_TEXT SHOWN_.

▼▼▼

Thursday, December 17, 2009
In the last post I did about Indian weddings, it was true when I said I hadn't attended one because I never got to see the ceremony. Last Sunday, my host parents took me to see one as my host father's cousin's daughter was getting married. I put up the pictures of the ceremony above so that you can have a small taste of what it was like. It started with the mother of the bride preforming a prayer or pooja for the husband to be and the bride welcoming the groom by putting a wreath around his neck.
After about thirty minutes, the groom went to the stage, having a big entrance as he had to go under some dancing peoples arms to get there and another pooja was preformed with the mother. Because the bride's brother couldn't make it for the wedding, they had a constant feed of the ceremony going back to the US for him to watch. Then the bride came in on a palaquin, which is one of the platforms that 4 men have to hold up. While she ascends the stage, the priests and one of the friends held a cloth in front of the groom's face to shield it from the bride. When she sat down, they dropped it and the rest of the ceremony begun. The bride and groom had to put wreaths once again, this time on both of their necks, and members of the family came up for give blessings. Auspicious presents were given to the bride and groom, like a sari for the bride and an expensive watch for the groom.
The final ritual is the sacred fire. The bride and groom usually have some piece of cloth or they hold hands and go around the fire seven times, each time presenting another promise. While they are going around, friends and family throw handfuls of flowers and petals on them. After this has finished and the priest has given the final words, they are married.

▲▲▲

_DATA LINES_.
▼▼▼

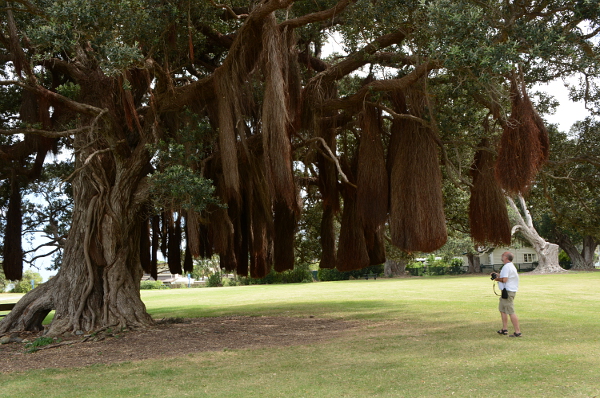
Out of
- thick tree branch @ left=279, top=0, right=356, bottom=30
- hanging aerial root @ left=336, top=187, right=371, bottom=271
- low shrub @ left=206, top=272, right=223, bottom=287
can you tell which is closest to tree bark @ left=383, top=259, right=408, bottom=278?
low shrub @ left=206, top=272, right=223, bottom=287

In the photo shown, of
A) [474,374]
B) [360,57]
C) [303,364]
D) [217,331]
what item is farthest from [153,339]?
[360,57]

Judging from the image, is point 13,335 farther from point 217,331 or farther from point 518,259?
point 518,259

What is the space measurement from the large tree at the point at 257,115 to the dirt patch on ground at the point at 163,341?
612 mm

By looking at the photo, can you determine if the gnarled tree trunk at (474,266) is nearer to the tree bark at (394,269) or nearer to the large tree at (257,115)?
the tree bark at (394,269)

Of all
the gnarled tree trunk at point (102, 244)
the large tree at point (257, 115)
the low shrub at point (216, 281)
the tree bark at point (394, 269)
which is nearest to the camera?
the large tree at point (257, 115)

▲▲▲

_STATED PROBLEM_. Copy the passage from the Indian wedding post between "After about thirty" and "for the groom.", inclusive, word for word.

_FINISHED EXERCISE_.
After about thirty minutes, the groom went to the stage, having a big entrance as he had to go under some dancing peoples arms to get there and another pooja was preformed with the mother. Because the bride's brother couldn't make it for the wedding, they had a constant feed of the ceremony going back to the US for him to watch. Then the bride came in on a palaquin, which is one of the platforms that 4 men have to hold up. While she ascends the stage, the priests and one of the friends held a cloth in front of the groom's face to shield it from the bride. When she sat down, they dropped it and the rest of the ceremony begun. The bride and groom had to put wreaths once again, this time on both of their necks, and members of the family came up for give blessings. Auspicious presents were given to the bride and groom, like a sari for the bride and an expensive watch for the groom.